### [EXERCISE REQUIREMENTS]
Print out every entry, keeping each line identical to the original.

Saved entries
········

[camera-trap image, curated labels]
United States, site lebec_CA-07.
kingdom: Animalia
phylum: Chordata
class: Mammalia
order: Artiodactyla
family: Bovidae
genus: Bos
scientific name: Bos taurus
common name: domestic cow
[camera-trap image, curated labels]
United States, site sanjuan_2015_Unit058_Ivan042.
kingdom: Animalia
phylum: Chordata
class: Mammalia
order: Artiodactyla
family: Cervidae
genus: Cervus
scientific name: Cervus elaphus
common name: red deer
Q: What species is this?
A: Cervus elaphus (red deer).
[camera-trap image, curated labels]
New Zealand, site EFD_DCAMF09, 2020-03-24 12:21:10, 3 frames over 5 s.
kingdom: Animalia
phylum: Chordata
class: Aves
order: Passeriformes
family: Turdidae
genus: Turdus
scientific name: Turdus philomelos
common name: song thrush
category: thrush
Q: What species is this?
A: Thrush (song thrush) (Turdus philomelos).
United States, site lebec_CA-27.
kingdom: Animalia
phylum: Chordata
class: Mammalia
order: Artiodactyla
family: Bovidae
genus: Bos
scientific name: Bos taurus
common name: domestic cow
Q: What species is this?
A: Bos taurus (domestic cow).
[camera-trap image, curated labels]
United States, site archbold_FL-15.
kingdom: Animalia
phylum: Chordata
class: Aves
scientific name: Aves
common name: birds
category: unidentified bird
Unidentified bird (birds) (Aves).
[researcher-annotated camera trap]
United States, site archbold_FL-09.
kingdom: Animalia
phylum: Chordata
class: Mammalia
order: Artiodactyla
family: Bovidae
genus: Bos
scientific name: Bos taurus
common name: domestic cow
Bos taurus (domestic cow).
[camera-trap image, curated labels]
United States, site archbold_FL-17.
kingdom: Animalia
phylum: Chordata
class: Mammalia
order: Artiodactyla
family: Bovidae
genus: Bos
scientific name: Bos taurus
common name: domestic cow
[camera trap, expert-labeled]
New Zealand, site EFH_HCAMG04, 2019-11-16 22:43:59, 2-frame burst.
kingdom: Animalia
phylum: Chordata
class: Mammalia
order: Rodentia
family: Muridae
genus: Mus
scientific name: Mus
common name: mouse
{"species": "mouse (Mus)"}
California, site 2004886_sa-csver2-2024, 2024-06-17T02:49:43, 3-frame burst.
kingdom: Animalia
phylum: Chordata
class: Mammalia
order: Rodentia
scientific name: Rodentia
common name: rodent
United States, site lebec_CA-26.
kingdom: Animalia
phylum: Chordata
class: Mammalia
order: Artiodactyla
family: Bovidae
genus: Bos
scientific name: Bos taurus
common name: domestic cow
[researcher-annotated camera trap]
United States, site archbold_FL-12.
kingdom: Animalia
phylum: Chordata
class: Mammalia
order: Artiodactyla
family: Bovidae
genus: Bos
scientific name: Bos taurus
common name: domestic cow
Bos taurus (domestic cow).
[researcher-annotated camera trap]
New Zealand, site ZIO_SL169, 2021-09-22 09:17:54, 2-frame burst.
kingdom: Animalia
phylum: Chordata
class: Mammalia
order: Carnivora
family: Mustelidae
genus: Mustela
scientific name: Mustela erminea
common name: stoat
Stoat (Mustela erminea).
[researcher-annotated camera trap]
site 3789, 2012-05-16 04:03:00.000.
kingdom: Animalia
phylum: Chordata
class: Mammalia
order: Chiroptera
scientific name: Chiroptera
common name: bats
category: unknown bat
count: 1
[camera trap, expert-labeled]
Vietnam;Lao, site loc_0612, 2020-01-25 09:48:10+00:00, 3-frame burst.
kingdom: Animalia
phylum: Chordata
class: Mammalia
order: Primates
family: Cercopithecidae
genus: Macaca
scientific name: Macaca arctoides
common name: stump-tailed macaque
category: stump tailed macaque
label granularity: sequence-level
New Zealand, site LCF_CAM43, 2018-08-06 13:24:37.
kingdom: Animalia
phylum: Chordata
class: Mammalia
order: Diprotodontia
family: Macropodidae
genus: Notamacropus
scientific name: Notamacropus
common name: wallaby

········

### [EXERCISE ANSWER]
[camera-trap image, curated labels]
United States, site lebec_CA-07.
kingdom: Animalia
phylum: Chordata
class: Mammalia
order: Artiodactyla
family: Bovidae
genus: Bos
scientific name: Bos taurus
common name: domestic cow
[camera-trap image, curated labels]
United States, site sanjuan_2015_Unit058_Ivan042.
kingdom: Animalia
phylum: Chordata
class: Mammalia
order: Artiodactyla
family: Cervidae
genus: Cervus
scientific name: Cervus elaphus
common name: red deer
Q: What species is this?
A: Cervus elaphus (red deer).
[camera-trap image, curated labels]
New Zealand, site EFD_DCAMF09, 2020-03-24 12:21:10, 3 frames over 5 s.
kingdom: Animalia
phylum: Chordata
class: Aves
order: Passeriformes
family: Turdidae
genus: Turdus
scientific name: Turdus philomelos
common name: song thrush
category: thrush
Q: What species is this?
A: Thrush (song thrush) (Turdus philomelos).
United States, site lebec_CA-27.
kingdom: Animalia
phylum: Chordata
class: Mammalia
order: Artiodactyla
family: Bovidae
genus: Bos
scientific name: Bos taurus
common name: domestic cow
Q: What species is this?
A: Bos taurus (domestic cow).
[camera-trap image, curated labels]
United States, site archbold_FL-15.
kingdom: Animalia
phylum: Chordata
class: Aves
scientific name: Aves
common name: birds
category: unidentified bird
Unidentified bird (birds) (Aves).
[researcher-annotated camera trap]
United States, site archbold_FL-09.
kingdom: Animalia
phylum: Chordata
class: Mammalia
order: Artiodactyla
family: Bovidae
genus: Bos
scientific name: Bos taurus
common name: domestic cow
Bos taurus (domestic cow).
[camera-trap image, curated labels]
United States, site archbold_FL-17.
kingdom: Animalia
phylum: Chordata
class: Mammalia
order: Artiodactyla
family: Bovidae
genus: Bos
scientific name: Bos taurus
common name: domestic cow
[camera trap, expert-labeled]
New Zealand, site EFH_HCAMG04, 2019-11-16 22:43:59, 2-frame burst.
kingdom: Animalia
phylum: Chordata
class: Mammalia
order: Rodentia
family: Muridae
genus: Mus
scientific name: Mus
common name: mouse
{"species": "mouse (Mus)"}
California, site 2004886_sa-csver2-2024, 2024-06-17T02:49:43, 3-frame burst.
kingdom: Animalia
phylum: Chordata
class: Mammalia
order: Rodentia
scientific name: Rodentia
common name: rodent
United States, site lebec_CA-26.
kingdom: Animalia
phylum: Chordata
class: Mammalia
order: Artiodactyla
family: Bovidae
genus: Bos
scientific name: Bos taurus
common name: domestic cow
[researcher-annotated camera trap]
United States, site archbold_FL-12.
kingdom: Animalia
phylum: Chordata
class: Mammalia
order: Artiodactyla
family: Bovidae
genus: Bos
scientific name: Bos taurus
common name: domestic cow
Bos taurus (domestic cow).
[researcher-annotated camera trap]
New Zealand, site ZIO_SL169, 2021-09-22 09:17:54, 2-frame burst.
kingdom: Animalia
phylum: Chordata
class: Mammalia
order: Carnivora
family: Mustelidae
genus: Mustela
scientific name: Mustela erminea
common name: stoat
Stoat (Mustela erminea).
[researcher-annotated camera trap]
site 3789, 2012-05-16 04:03:00.000.
kingdom: Animalia
phylum: Chordata
class: Mammalia
order: Chiroptera
scientific name: Chiroptera
common name: bats
category: unknown bat
count: 1
[camera trap, expert-labeled]
Vietnam;Lao, site loc_0612, 2020-01-25 09:48:10+00:00, 3-frame burst.
kingdom: Animalia
phylum: Chordata
class: Mammalia
order: Primates
family: Cercopithecidae
genus: Macaca
scientific name: Macaca arctoides
common name: stump-tailed macaque
category: stump tailed macaque
label granularity: sequence-level
New Zealand, site LCF_CAM43, 2018-08-06 13:24:37.
kingdom: Animalia
phylum: Chordata
class: Mammalia
order: Diprotodontia
family: Macropodidae
genus: Notamacropus
scientific name: Notamacropus
common name: wallaby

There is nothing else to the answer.